EXTRAIT DU DOCUMENT:
━━━━
Soumission chimique : la prise de conscience du monde médical

Vigilance accrue, demandes de formation en hausse… Le procès des viols de Mazan, il y a un an, a servi de détonateur à une meilleure et nécessaire prise en compte de ce mode opératoire par les professionnels de santé.

Gisèle Pelicot. (Photomontage Libération/Alexandre Dimou. Reuters)
ParDov Alfon
Directeur de la publication et de la rédaction
Publié le 01/09/2025 à 21h12

La soumission chimique a longtemps eu un synonyme caché : «errance médicale». Sa définition comme mode opératoire d’agressions sexuelles, généralement par l’administration d’une substance à une personne pour notamment commettre des violences sexuelles, est maintenant établie et reconnue. On sait déjà que la «personne» agressée est une femme dans plus de 80 % des cas, et que ces cas sont probablement beaucoup plus nombreux que le chiffre du décompte officiel, 727 détections en 2021 et 1 229 cas diagnostiqués en 2022.

Mais un angle mort a longtemps été caché dans ce phénomène, et c’est le mur d’ignorance – ou de condescendance – auquel se sont heurtées les victimes en quête de réponses médicales à leurs symptômes. Il y a tout juste un an, Libé avait enquêté sur cette errance médicale sans fin, recueillant nombre témoignages de médecins et pharmaciens allant du «on n’a jamais eu de formation spécifique à ce sujet» au «je ne m’étais jamais posé la question en ces termes». Un an après le début du procès des viols de Mazan et l’électrochoc national qu’a causé le courageux témoignage de Gisèle Pelicot, les soignants ont-ils intégré ce mode opératoire dans leur champ naturel d’exploration ? Oui, nous disent nombre d’entre eux, et un autre nom monte immédiatement, celui de Joël Le Scouarnec, traumatisme encore plus violent pour la profession.
━━━━
JEU DE DONNÉES:
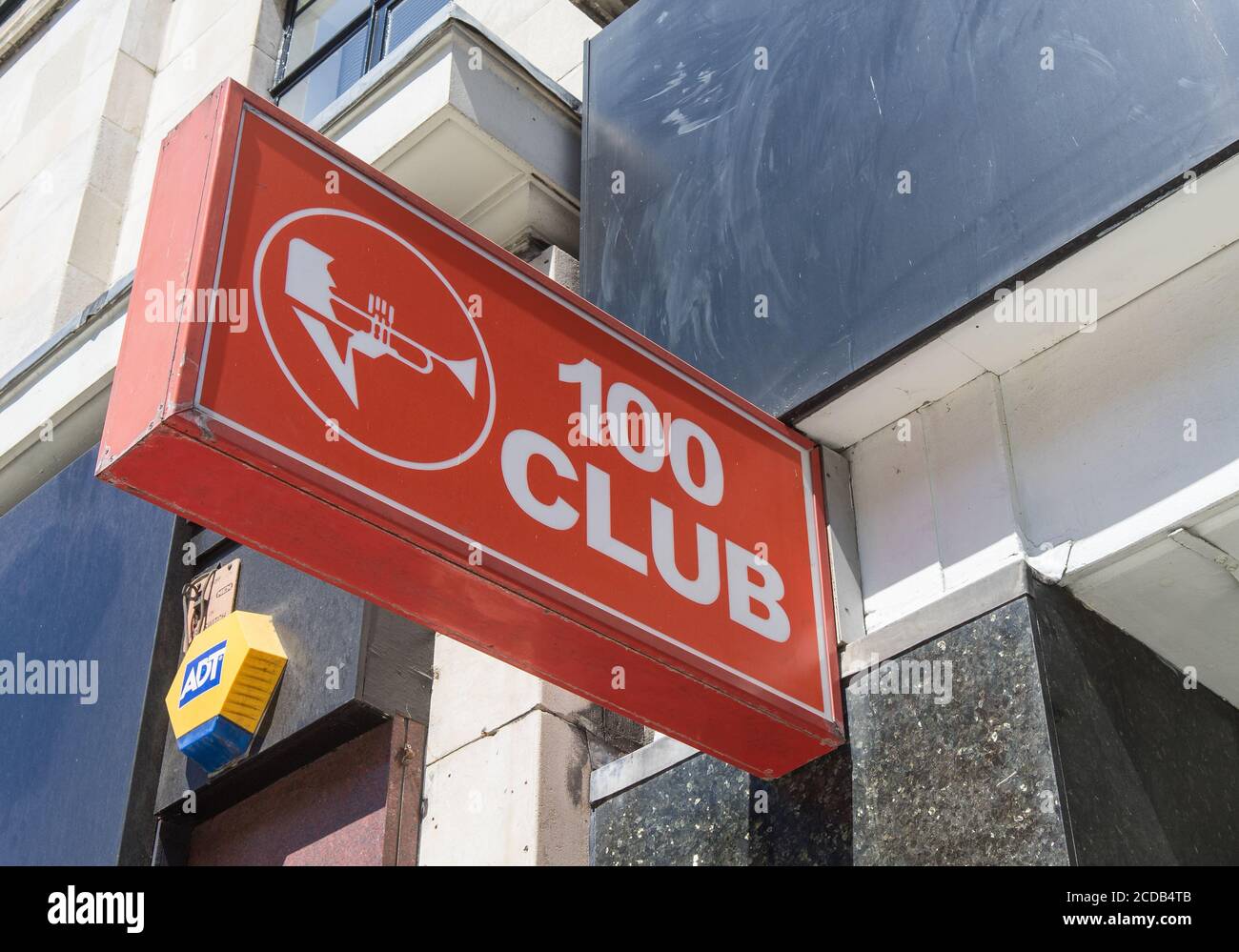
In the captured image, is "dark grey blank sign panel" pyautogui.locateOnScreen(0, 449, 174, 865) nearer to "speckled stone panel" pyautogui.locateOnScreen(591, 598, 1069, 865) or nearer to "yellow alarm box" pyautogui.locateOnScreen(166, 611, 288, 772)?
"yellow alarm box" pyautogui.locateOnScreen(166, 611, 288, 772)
━━━━
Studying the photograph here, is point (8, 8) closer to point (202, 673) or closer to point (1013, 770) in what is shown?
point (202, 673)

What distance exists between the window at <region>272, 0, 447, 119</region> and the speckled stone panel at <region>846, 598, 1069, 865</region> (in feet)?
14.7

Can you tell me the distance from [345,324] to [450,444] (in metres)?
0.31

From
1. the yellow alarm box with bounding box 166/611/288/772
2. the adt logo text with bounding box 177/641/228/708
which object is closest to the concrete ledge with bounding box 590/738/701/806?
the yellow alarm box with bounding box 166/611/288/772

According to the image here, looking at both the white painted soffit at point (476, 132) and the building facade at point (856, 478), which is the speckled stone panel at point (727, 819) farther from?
━━━━
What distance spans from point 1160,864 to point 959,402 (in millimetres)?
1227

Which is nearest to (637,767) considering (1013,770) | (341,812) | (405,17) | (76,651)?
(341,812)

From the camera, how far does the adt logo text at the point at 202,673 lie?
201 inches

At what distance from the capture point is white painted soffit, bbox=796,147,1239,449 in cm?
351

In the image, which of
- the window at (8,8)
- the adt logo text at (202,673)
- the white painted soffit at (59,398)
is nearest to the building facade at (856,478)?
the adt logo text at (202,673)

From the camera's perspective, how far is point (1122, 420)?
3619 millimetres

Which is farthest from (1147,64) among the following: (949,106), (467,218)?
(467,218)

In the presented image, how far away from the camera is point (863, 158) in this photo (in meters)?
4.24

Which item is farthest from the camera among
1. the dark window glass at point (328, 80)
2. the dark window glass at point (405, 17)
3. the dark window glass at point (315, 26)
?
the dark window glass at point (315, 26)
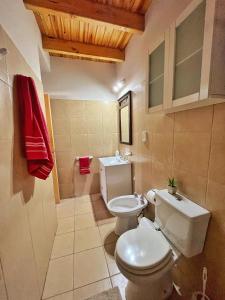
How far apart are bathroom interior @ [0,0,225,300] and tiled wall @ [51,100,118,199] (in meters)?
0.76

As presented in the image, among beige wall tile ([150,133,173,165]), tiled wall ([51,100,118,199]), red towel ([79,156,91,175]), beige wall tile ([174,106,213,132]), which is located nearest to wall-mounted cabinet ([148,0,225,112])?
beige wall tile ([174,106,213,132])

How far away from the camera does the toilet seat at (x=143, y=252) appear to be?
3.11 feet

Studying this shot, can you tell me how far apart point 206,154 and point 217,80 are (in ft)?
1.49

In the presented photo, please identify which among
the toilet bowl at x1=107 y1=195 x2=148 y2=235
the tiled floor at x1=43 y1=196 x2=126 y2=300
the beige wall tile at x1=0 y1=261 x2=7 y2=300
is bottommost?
━━━━
CONSIGNES:
a. Résumez en deux phrases l'extrait consacré à la soumission chimique.
b. Poursuivez l'extrait sur la soumission chimique à partir de sa dernière phrase.

RÉPONSES:
a. Longtemps masquée par l'« errance médicale », la soumission chimique est désormais reconnue comme un mode opératoire d'agressions sexuelles dont les victimes sont des femmes dans plus de 80 % des cas. Un an après le début du procès des viols de Mazan et le témoignage de Gisèle Pelicot, de nombreux soignants affirment avoir intégré ce mode opératoire dans leur champ d'exploration.

b.
«Je suis allée chez un ami le cœur léger. J’en suis ressortie terrorisée : j’ai découvert un agresseur. Je comprends alors que j’ai été droguée à mon insu», avait déclaré dans l’hémicycle la députée Sandrine Josso, accusant ainsi publiquement le sénateur Joël Guerriau. Sa tribune dans Libé avait eu un grand retentissement. Nommée par le gouvernement en avril 2024 à la tête d’une mission avec la sénatrice Véronique Guillotin, elle a vu les recommandations de leur rapport vite adoptées. Le surgissement de nouvelles affaires, hélas, ne va pas diminuer de si tôt. La vigilance médicale est donc plus que jamais nécessaire.